Boeing expects 737 MAX back in service in mid-2020
Boeing said on Tuesday it expects regulators will allow its troubled 737 MAX to return to service in mid-2020, months later than the US aerospace giant earlier anticipated.
"We are informing our customers and suppliers that we are currently estimating that the ungrounding of the 737 MAX will begin during mid-2020," Boeing said in a statement to Deutsche press agency (dpa).
Boeing has previously said the plane was expected to be cleared by the end of 2019.
The latest estimate accounts for the "rigorous scrutiny that regulatory authorities are rightly applying at every step of their review of the 737 MAX's flight control system and the Joint Operations Evaluation Board process which determines pilot training requirements," the company said.
Trading of the company's stock was temporarily halted on Tuesday as news of the delay was first reported.

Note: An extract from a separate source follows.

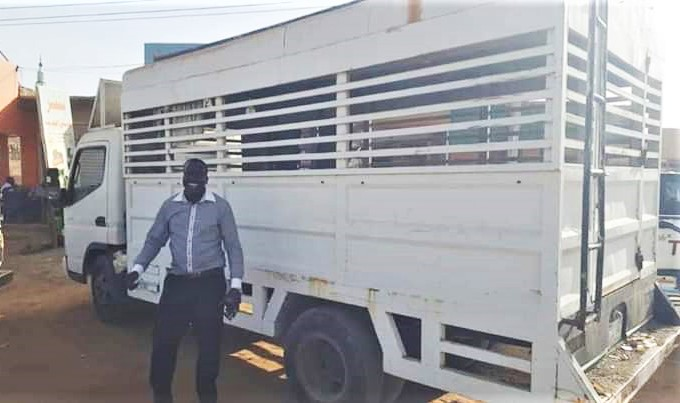 The Rev. Philemon Hassan Kharata with Baptist church truck confiscated in 2012. (Facebook)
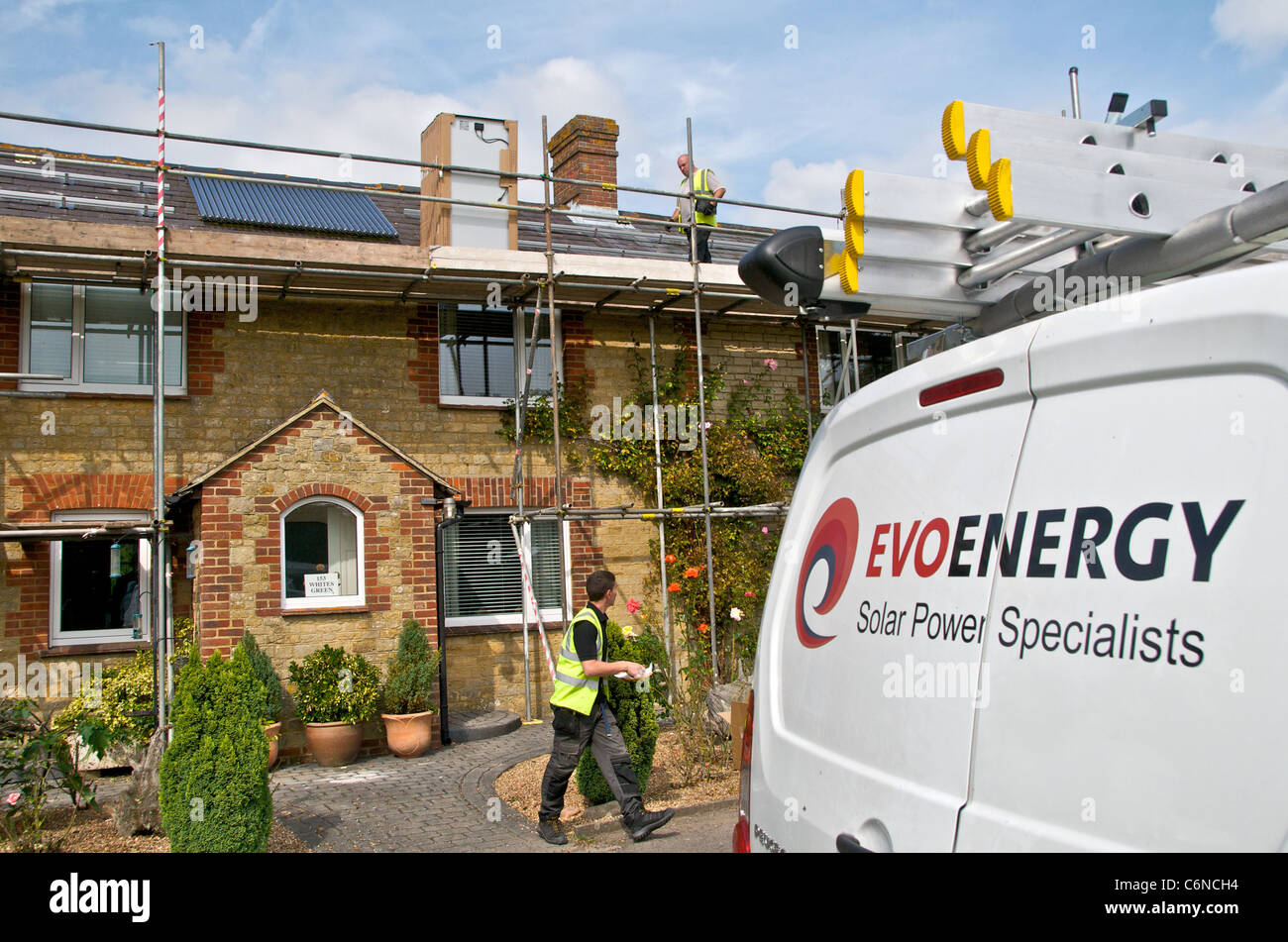 Photovoltaic panels on a roof using solar energy to create electricity Stock Photo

Boeing stock closed the day at down over 3 percentage points.
Boeing has been in crisis after two crashes of its 737 MAX in Indonesia and Ethiopia killed 346 people and led authorities around the world to ground the model in March.
The company recently said it discovered a new software problem with its best-selling jets that could further complicate its efforts to get it re-certified.
The US Federal Aviation Authority (FAA) said it is "following a thorough, deliberate process to verify that all proposed modifications to the Boeing 737 MAX meet the highest certification standards."
The regulator did not offer its own timeframe as to when its work will be completed.
The fallout of the two 737 MAX crashes has led Boeing to halt production of the plane and to the resignation of chief executive Dennis Muilenburg.
The FAA last month sharply criticized Muilenburg's forecast for getting the plane back in the air, calling it "not realistic" and saying he pressured the FAA into allowing the planes to return to service.
Boeing is one of the largest exporters in the US and competes with Europe's Airbus. The 737 MAX, produced near Seattle, Washington, is the manufacturer's most important aircraft.